## [THE REQUEST]
Change "white glove" to "white mitten" throughout the part of the data that opens with the line containing "From the white" and closes with the line containing "23.1 metres". Return only that part, otherwise unchanged and without the pictures.

## [MATERIAL]
◆ ◆ ◆ ◆ ◆ ◆ ◆

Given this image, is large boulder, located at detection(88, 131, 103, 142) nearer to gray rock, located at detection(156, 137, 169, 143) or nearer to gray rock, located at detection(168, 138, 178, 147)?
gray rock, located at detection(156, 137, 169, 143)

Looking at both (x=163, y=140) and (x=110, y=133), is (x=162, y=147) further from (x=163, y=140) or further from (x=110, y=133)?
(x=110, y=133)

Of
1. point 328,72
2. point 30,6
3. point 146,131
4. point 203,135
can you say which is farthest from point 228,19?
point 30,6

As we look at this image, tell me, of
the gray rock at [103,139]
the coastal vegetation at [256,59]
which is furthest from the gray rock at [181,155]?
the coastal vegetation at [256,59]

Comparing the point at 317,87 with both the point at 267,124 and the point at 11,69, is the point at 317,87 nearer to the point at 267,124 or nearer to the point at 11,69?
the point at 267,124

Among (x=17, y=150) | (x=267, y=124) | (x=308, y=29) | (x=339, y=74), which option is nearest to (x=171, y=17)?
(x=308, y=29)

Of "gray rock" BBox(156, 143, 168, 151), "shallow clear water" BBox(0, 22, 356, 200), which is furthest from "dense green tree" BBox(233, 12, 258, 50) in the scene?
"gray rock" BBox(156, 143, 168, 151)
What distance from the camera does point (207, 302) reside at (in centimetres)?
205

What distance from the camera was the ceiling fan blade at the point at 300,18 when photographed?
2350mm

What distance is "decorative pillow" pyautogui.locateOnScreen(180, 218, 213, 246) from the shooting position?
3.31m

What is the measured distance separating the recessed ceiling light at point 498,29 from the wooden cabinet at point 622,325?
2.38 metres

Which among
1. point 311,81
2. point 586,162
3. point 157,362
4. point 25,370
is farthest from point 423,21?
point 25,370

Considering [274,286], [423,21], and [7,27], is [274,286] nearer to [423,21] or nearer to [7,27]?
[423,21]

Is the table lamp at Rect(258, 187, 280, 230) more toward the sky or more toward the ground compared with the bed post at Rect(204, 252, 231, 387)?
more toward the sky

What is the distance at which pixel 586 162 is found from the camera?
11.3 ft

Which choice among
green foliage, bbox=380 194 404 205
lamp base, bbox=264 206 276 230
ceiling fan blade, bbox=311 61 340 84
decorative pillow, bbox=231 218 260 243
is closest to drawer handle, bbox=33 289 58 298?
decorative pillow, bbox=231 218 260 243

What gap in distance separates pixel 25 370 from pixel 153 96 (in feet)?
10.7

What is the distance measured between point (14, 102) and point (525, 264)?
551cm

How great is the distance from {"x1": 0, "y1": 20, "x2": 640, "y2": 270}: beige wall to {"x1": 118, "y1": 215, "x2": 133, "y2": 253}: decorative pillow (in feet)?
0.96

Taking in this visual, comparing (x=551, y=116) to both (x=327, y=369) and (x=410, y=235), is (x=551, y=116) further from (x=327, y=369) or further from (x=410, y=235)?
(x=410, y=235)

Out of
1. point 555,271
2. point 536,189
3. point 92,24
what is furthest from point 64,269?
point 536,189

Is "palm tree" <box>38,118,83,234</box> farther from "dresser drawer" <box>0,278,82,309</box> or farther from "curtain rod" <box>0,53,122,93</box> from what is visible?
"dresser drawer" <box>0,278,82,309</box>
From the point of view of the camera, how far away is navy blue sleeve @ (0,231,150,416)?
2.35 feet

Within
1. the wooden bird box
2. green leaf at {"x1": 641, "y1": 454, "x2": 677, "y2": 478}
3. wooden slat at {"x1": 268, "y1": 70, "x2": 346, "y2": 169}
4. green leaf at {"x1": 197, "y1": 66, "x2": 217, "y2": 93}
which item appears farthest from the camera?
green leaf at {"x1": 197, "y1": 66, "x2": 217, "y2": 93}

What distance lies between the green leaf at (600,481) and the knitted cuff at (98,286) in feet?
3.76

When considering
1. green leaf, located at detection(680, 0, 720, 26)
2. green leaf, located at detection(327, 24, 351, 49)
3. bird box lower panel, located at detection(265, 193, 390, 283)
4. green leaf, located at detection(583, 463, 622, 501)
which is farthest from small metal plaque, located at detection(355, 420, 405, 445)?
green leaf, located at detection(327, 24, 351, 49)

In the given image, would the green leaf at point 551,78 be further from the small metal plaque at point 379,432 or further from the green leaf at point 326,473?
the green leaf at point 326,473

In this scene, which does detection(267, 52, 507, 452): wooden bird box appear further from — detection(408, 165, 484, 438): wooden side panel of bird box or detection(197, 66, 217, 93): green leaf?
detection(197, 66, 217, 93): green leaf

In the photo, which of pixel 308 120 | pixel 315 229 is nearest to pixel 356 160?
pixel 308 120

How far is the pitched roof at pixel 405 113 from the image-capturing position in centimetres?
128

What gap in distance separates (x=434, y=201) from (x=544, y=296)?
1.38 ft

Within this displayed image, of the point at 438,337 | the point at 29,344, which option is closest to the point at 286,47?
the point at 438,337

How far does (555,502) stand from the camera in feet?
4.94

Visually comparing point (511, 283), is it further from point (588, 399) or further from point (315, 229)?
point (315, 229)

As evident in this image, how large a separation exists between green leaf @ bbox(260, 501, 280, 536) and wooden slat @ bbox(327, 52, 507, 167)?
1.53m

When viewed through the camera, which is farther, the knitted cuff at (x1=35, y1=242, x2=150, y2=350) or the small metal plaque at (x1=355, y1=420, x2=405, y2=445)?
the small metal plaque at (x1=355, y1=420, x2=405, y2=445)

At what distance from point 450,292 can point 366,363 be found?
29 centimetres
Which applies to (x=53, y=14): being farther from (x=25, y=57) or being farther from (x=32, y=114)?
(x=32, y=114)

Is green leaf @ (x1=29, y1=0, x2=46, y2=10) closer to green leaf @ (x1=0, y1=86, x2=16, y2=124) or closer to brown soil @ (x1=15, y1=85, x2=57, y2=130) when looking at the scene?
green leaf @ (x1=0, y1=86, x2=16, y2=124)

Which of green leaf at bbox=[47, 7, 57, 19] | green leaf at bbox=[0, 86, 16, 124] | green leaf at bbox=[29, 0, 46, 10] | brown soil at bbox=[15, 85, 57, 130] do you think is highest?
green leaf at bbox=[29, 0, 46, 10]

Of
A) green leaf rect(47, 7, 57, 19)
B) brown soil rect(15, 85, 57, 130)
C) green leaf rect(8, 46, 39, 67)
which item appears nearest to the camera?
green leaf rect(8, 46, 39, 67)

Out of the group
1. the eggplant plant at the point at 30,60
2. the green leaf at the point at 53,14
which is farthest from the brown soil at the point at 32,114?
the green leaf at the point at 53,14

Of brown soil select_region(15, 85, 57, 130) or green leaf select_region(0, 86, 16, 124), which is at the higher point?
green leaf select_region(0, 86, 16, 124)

◆ ◆ ◆ ◆ ◆ ◆ ◆

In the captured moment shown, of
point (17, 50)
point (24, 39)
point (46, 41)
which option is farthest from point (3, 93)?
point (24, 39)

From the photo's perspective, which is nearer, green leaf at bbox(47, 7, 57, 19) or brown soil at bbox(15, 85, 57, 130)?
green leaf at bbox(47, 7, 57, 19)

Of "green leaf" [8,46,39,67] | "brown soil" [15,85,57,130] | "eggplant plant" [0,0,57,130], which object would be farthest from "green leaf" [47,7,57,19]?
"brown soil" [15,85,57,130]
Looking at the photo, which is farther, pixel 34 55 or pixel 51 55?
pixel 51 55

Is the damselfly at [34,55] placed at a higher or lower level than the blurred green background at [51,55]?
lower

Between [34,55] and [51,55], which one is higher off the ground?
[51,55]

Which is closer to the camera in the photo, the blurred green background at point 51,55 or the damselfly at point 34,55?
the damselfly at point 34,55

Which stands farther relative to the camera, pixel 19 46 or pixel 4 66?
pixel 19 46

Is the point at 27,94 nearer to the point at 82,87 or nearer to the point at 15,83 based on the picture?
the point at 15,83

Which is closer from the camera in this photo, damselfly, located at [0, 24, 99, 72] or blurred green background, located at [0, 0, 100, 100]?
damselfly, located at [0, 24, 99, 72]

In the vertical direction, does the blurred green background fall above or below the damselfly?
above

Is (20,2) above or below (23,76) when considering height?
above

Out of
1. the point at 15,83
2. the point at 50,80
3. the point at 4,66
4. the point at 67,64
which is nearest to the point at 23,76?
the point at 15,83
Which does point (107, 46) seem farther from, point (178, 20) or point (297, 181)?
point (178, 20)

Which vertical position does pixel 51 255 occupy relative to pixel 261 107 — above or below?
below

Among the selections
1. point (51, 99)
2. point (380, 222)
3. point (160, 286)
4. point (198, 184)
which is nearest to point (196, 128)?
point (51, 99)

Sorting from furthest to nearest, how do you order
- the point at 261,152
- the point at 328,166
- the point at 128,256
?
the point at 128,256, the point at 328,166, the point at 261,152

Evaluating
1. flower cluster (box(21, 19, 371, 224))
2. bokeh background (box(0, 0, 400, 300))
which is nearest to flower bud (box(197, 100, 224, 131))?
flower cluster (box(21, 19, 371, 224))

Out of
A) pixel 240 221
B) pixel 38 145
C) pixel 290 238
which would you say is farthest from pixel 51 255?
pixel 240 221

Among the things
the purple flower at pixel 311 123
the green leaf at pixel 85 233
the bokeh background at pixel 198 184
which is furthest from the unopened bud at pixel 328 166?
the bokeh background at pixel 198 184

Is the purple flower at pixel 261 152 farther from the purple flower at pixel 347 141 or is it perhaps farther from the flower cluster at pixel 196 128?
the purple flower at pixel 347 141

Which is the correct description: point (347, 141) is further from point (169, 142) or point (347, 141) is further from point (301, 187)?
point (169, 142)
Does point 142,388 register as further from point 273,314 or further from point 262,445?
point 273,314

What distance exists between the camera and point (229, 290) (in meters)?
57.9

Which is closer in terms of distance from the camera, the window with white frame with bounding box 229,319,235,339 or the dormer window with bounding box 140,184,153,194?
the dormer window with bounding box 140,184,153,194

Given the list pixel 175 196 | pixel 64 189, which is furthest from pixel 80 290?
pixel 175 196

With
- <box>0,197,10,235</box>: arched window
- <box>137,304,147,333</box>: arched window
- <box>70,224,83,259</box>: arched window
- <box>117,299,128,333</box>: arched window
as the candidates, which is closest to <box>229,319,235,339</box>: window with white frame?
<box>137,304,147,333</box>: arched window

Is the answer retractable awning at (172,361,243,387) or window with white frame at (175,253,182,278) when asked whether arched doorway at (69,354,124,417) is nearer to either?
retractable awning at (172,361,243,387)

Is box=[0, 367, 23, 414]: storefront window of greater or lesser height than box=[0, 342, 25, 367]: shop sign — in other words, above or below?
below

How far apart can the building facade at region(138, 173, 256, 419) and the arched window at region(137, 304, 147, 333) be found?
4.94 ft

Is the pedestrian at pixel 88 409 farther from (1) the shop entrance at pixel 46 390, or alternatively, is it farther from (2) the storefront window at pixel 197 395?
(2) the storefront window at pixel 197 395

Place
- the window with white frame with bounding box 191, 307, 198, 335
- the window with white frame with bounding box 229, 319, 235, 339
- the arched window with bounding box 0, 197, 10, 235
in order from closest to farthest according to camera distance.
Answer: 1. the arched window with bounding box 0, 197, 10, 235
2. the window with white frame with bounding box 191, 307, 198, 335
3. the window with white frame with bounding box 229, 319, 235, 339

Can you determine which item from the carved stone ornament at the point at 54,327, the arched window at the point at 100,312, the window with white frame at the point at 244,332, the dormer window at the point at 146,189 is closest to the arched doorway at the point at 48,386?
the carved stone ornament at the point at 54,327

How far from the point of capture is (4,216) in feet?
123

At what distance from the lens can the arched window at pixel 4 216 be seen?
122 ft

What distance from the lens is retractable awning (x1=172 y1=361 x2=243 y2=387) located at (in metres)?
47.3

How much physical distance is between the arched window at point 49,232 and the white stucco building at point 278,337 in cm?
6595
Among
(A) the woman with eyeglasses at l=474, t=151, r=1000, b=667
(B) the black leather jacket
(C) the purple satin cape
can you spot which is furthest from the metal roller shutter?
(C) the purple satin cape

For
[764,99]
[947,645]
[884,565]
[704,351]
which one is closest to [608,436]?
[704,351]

◆ ◆ ◆ ◆ ◆ ◆ ◆

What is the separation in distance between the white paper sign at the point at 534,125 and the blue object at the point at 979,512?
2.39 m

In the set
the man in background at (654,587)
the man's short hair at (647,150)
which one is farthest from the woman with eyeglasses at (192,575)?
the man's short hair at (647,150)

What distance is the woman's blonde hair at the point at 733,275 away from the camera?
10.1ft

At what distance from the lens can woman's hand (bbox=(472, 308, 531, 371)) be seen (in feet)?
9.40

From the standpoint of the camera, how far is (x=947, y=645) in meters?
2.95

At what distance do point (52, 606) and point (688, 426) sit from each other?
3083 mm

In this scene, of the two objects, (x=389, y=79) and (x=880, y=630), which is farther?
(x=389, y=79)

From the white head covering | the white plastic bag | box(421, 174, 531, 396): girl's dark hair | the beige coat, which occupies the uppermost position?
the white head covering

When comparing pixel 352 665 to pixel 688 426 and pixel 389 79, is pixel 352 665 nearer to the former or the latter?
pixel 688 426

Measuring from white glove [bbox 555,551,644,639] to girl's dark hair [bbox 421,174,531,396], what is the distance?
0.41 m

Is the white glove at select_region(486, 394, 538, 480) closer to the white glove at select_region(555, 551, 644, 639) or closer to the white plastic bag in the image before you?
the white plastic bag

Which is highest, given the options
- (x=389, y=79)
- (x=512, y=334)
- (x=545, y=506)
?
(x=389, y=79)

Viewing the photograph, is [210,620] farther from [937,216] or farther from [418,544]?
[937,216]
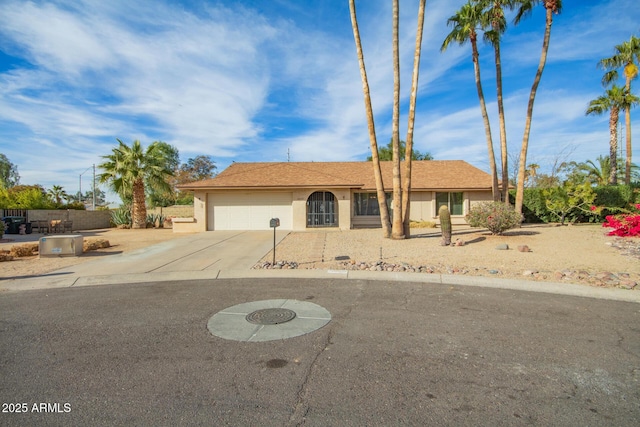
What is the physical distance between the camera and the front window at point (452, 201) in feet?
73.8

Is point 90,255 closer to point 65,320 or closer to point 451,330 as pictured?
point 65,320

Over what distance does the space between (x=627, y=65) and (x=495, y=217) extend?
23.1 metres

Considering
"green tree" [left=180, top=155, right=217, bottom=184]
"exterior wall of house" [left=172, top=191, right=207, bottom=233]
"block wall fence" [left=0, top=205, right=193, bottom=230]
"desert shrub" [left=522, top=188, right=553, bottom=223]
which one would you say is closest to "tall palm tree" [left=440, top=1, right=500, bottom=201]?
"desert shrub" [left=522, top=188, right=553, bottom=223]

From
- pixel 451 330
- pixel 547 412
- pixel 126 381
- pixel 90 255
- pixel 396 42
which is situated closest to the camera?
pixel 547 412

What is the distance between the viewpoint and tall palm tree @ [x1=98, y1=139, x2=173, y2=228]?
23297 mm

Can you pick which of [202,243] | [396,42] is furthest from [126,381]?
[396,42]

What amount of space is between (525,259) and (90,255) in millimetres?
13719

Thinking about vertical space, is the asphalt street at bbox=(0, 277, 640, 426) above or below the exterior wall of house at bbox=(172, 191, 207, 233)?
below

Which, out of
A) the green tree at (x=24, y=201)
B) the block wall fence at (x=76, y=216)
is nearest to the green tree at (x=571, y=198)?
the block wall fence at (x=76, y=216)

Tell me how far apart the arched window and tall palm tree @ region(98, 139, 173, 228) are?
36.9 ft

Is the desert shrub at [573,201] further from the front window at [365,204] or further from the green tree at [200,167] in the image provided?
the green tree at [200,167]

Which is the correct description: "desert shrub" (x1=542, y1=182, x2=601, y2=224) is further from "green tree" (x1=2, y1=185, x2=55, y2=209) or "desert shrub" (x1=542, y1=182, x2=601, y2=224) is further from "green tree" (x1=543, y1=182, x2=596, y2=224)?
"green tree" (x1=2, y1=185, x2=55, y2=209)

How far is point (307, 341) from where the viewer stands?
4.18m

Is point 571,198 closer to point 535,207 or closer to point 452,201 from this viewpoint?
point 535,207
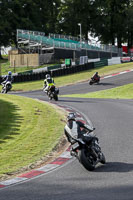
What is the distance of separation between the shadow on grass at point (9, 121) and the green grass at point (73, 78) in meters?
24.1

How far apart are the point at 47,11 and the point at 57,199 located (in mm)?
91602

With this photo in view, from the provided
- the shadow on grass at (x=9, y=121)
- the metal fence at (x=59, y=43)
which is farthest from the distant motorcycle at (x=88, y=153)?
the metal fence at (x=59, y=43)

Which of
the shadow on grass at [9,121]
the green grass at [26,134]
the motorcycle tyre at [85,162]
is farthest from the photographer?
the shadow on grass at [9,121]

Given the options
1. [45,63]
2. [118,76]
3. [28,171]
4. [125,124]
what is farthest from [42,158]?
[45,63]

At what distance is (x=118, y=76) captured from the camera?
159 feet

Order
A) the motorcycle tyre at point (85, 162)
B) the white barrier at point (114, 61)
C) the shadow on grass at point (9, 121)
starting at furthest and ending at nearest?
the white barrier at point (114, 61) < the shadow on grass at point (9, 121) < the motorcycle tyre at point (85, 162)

◆ ◆ ◆ ◆ ◆ ◆ ◆

## [RESPONSE TO THE EXERCISE]
From the white head covering | the white plastic bag | box(421, 174, 531, 396): girl's dark hair | the beige coat, which occupies the uppermost position?
the white head covering

When comparing pixel 352 665 to pixel 688 426 and pixel 389 79, is pixel 352 665 nearer to the former or the latter?
pixel 688 426

Measuring from white mitten [bbox 555,551,644,639] to girl's dark hair [bbox 421,174,531,396], what is the distance?
0.41 m

Is the white mitten at select_region(486, 394, 538, 480) closer to the white mitten at select_region(555, 551, 644, 639) or closer to the white plastic bag in the image before you?
the white plastic bag

Which is highest, given the options
- (x=389, y=79)
- (x=512, y=334)
- (x=545, y=506)
?
(x=389, y=79)

Viewing the photograph, is [210,620] farther from [937,216] or farther from [418,544]?
[937,216]
What is the physical distance between the camera and the front window at point (452, 201) in feet?
73.8

Is point 90,255 closer to point 65,320 or closer to point 451,330 as pictured?
point 65,320

Over what distance does the space between (x=627, y=65) and (x=495, y=217) extend?
23.1 metres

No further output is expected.